Connection handling from qs-2590 onwards
Thus, from qs-2590 connections are handled in a different way. Now, ShimmerCat finds out the soft file descriptor limit, and divides that number into several portions. First, a fixed-size "reserved" portion of size 200 is booked for ancilliary short-lived file operations which are not directly related to server traffic. Of what is left, a very small proportion is allocated for visitor connections, and the rest is put in severate pools for static asset transfers and application backend requests.
The exact amount of connections, together with warning if the numbers are low, are logged early on on the life of a ShimmerCat process:
.info. 07:44:20,2018-10-17 M40023 Descriptor limits derived from rlimit : 12 visitor connections, 687 static files, 187 proxied connections .attent. 07:44:20,2018-10-17 M20003 Know this! Your file descriptor limit is too low, and because of your scrimpiness, kittens will wail and visitors will queue
Furthermore, whenever usage for any of the connection pools reaches their limit, operations with those file descriptors are queued.
Whenever handling real traffic, ShimmerCat employs transient workers, the number of which can
be controlled with the
shimmercat internet --worker-count 5 ...
Each worker can handle the number of simultenous connections posted in the message
M40023 anounces 12 visitor connections and there are five workers, it means a total of 60 open
connections from browsers and other user agents.
The qualifier transient is because by design these workers are short-lived, with optimal lifetimes of between one and two hours. We have made the workers transient for two reasons:
- To make it possible to refresh the configuration of the accelerator as frequently as needed, and
- to decrease any consequences from cumulative degradation ... we have a stringent test suite that help us prevent issues we have experienced in the past, but there it is good to have a fallback line.

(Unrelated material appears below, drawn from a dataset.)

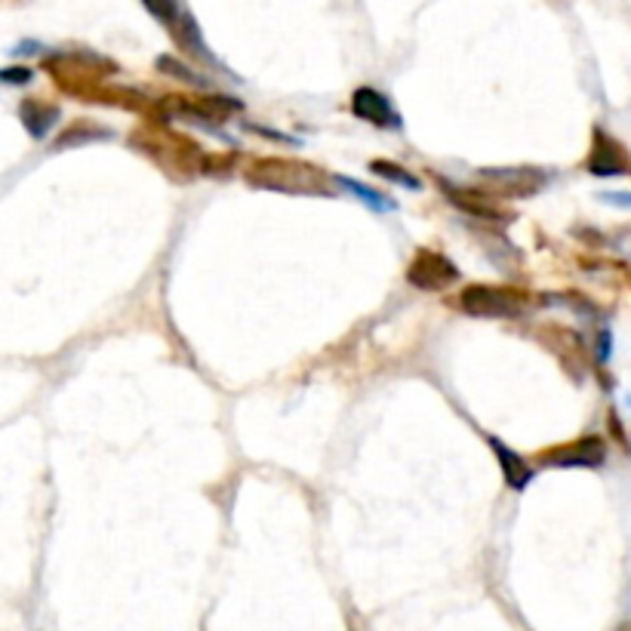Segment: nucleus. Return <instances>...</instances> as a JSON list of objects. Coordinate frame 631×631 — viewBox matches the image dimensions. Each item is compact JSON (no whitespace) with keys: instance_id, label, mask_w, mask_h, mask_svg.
<instances>
[{"instance_id":"1","label":"nucleus","mask_w":631,"mask_h":631,"mask_svg":"<svg viewBox=\"0 0 631 631\" xmlns=\"http://www.w3.org/2000/svg\"><path fill=\"white\" fill-rule=\"evenodd\" d=\"M250 182L262 185V188H271V192H293V195L296 192L308 195V192H317L324 185L315 166L293 164V161H265V164L255 166Z\"/></svg>"},{"instance_id":"2","label":"nucleus","mask_w":631,"mask_h":631,"mask_svg":"<svg viewBox=\"0 0 631 631\" xmlns=\"http://www.w3.org/2000/svg\"><path fill=\"white\" fill-rule=\"evenodd\" d=\"M463 312L471 317H518L524 315L526 302L518 296L514 290H502V286H468L459 296Z\"/></svg>"},{"instance_id":"3","label":"nucleus","mask_w":631,"mask_h":631,"mask_svg":"<svg viewBox=\"0 0 631 631\" xmlns=\"http://www.w3.org/2000/svg\"><path fill=\"white\" fill-rule=\"evenodd\" d=\"M406 278H410V284L420 286V290H444V286H450L456 278H459V269L453 265L447 255L432 253V250H422L416 259H413V265L406 271Z\"/></svg>"},{"instance_id":"4","label":"nucleus","mask_w":631,"mask_h":631,"mask_svg":"<svg viewBox=\"0 0 631 631\" xmlns=\"http://www.w3.org/2000/svg\"><path fill=\"white\" fill-rule=\"evenodd\" d=\"M351 111H355V118H361V121L377 123V127H401V115L394 111V106L389 102V96H382L373 87H361V90L351 96Z\"/></svg>"},{"instance_id":"5","label":"nucleus","mask_w":631,"mask_h":631,"mask_svg":"<svg viewBox=\"0 0 631 631\" xmlns=\"http://www.w3.org/2000/svg\"><path fill=\"white\" fill-rule=\"evenodd\" d=\"M629 166V157L619 142H613L610 135L598 130L595 133V145H591V157H588V170L595 176H617V173H625Z\"/></svg>"},{"instance_id":"6","label":"nucleus","mask_w":631,"mask_h":631,"mask_svg":"<svg viewBox=\"0 0 631 631\" xmlns=\"http://www.w3.org/2000/svg\"><path fill=\"white\" fill-rule=\"evenodd\" d=\"M603 444L598 437H583L573 447H561L548 456V463L557 468H598L603 463Z\"/></svg>"},{"instance_id":"7","label":"nucleus","mask_w":631,"mask_h":631,"mask_svg":"<svg viewBox=\"0 0 631 631\" xmlns=\"http://www.w3.org/2000/svg\"><path fill=\"white\" fill-rule=\"evenodd\" d=\"M490 450L499 456V466H502V478L509 483L511 490H524L530 478H533V468L526 466L524 456H518L514 450H509L499 437H490Z\"/></svg>"},{"instance_id":"8","label":"nucleus","mask_w":631,"mask_h":631,"mask_svg":"<svg viewBox=\"0 0 631 631\" xmlns=\"http://www.w3.org/2000/svg\"><path fill=\"white\" fill-rule=\"evenodd\" d=\"M59 111L53 106H44V102H22V123L29 127V133L34 139H44L46 130L56 123Z\"/></svg>"},{"instance_id":"9","label":"nucleus","mask_w":631,"mask_h":631,"mask_svg":"<svg viewBox=\"0 0 631 631\" xmlns=\"http://www.w3.org/2000/svg\"><path fill=\"white\" fill-rule=\"evenodd\" d=\"M339 182H342V188L355 192V197H358V200H363L367 207H373V210H379V213L394 210V204H391V200H385V197L379 195V192L367 188V185H361V182H355V179H339Z\"/></svg>"},{"instance_id":"10","label":"nucleus","mask_w":631,"mask_h":631,"mask_svg":"<svg viewBox=\"0 0 631 631\" xmlns=\"http://www.w3.org/2000/svg\"><path fill=\"white\" fill-rule=\"evenodd\" d=\"M370 170H373L377 176H382V179L404 185V188H420V179H416V176H410V173H404V166L389 164V161H373Z\"/></svg>"},{"instance_id":"11","label":"nucleus","mask_w":631,"mask_h":631,"mask_svg":"<svg viewBox=\"0 0 631 631\" xmlns=\"http://www.w3.org/2000/svg\"><path fill=\"white\" fill-rule=\"evenodd\" d=\"M145 7L151 10V15H157L161 22H166V25H176V0H142Z\"/></svg>"},{"instance_id":"12","label":"nucleus","mask_w":631,"mask_h":631,"mask_svg":"<svg viewBox=\"0 0 631 631\" xmlns=\"http://www.w3.org/2000/svg\"><path fill=\"white\" fill-rule=\"evenodd\" d=\"M0 77H3V84H29L31 72L29 68H7Z\"/></svg>"},{"instance_id":"13","label":"nucleus","mask_w":631,"mask_h":631,"mask_svg":"<svg viewBox=\"0 0 631 631\" xmlns=\"http://www.w3.org/2000/svg\"><path fill=\"white\" fill-rule=\"evenodd\" d=\"M625 631H631V629H625Z\"/></svg>"}]
</instances>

Each worker is composed of two actuall processes in a so-called lane, with an active and a waiting process in each lane. Initially, the active member binds the configured server ports using SO_REUSEPORT. At a marked time which is independent for each lane, the active member of the pair enters programmed death (apoptosis), sending the bound listening sockets to the waiting process, which thus transits to active.
To minimize disruptions, the process which is being terminated uses a grace period of a few seconds during
which network connections are progressively culled as they become idle.
The grace period duration is configurable (it's the entry
lazyClientsWait: ... in the
tweaks.yaml file inside the
scratch folder), and should be adjusted if you want to e.g. let very long file transfers go through the server.
After the grace period, the apoptotic process ends and the master replaces it by a new one, which enters the waiting state. From there the cycle repeats.
In-transit TLS handshakes
TLS handshakes are expensive, and a simple way to DDoS a server is to initiate a lot of them together. For that reason, ShimmerCat has used for several years the approach of allowing only a fixed number of TLS handshakes per IP address to be simulateously active, and timing them out if they take more than 3 seconds.
However, the timeout time of 3 seconds is a bit too short for mobile visitors accesing a site via a GPRS connection, e.g. from the Scandinavian Mountains. From qs-2590, we have increased the default timeout to 60 seconds.